Arrigoni strangolato Napolitano: ‘E’ barbarie’
Strangolato poco dopo il sequestro. E’ finita così, in tragedia, l’avventura di Vittorio Arrigoni, l’attivista filopalestinese italiano rapito ieri mattina nella Striscia di Gaza da un commando ultra-estremista salafita. Il suo corpo senza vita è stato trovato in un appartamento di Gaza City dai miliziani di Hamas: a conclusione di un’irruzione compiuta nel cuore della notte e diverse ore prima della scadenza dell’ultimatum, che i sequestratori avevano fissato in teoria alle 16 di oggi, per il rilascio dei loro “confratelli” detenuti pena l’uccisione dell’ostaggio.
Secondo un primo esame del cadavere, Arrigoni, 36 anni, sarebbe stato ucciso già ieri pomeriggio, strangolato con un cavo metallico o qualcosa di simile.

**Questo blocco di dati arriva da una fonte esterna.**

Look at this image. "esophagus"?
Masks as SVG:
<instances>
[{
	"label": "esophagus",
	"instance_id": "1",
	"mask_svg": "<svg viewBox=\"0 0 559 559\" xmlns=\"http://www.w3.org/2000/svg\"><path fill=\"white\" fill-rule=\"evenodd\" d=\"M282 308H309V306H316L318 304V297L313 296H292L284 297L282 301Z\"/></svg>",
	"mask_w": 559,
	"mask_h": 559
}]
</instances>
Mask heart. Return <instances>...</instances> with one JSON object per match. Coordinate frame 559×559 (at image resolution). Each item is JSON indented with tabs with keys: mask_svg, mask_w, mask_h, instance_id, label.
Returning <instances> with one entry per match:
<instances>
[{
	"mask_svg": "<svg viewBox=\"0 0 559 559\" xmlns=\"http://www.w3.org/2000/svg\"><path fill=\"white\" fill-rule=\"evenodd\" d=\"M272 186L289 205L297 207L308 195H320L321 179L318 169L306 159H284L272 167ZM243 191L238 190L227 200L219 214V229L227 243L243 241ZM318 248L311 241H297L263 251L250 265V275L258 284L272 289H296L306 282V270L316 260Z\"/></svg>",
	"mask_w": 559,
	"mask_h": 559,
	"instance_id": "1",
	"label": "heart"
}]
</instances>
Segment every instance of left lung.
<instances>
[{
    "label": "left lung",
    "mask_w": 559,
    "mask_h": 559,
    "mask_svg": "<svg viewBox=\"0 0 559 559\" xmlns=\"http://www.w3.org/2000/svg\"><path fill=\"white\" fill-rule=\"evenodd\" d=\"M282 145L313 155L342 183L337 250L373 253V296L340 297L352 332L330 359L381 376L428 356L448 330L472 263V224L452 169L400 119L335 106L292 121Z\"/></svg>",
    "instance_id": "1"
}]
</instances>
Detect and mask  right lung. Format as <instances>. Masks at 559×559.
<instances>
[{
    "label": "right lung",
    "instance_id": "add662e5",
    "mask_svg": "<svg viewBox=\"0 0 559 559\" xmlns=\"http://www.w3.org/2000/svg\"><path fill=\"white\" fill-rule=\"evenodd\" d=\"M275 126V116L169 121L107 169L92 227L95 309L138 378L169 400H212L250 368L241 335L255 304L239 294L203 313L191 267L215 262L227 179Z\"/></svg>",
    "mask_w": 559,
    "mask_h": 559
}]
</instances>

Il suo corpo resta per il momento a Gaza, vegliato in quello stesso ospedale Shifa in cui era solito accompagnare ambulanze con i feriti ai tempi dell’offensiva israeliana Piombo Fuso di due anni fa, in attesa che domenica venga riaperto il valico di Erez fra Gaza e Israele. La sua uccisione è stata condannata in termini molto duri sia da Hamas sia dai moderati dell’ Autorità nazionale palestinese (Anp). A nome dei primi, Fawzi Barhum ha additato gli ultra-integralisti salafiti definendo “una banda di degenerati fuorilegge che voglio seminare l’anarchia e il caos a Gaza”.
A nome dell’Anp il negoziatore Saeb Erekat ha affermato che si è trattato di un “crimine odioso che non ha niente a che vedere con la nostra storia e con la nostra religione”.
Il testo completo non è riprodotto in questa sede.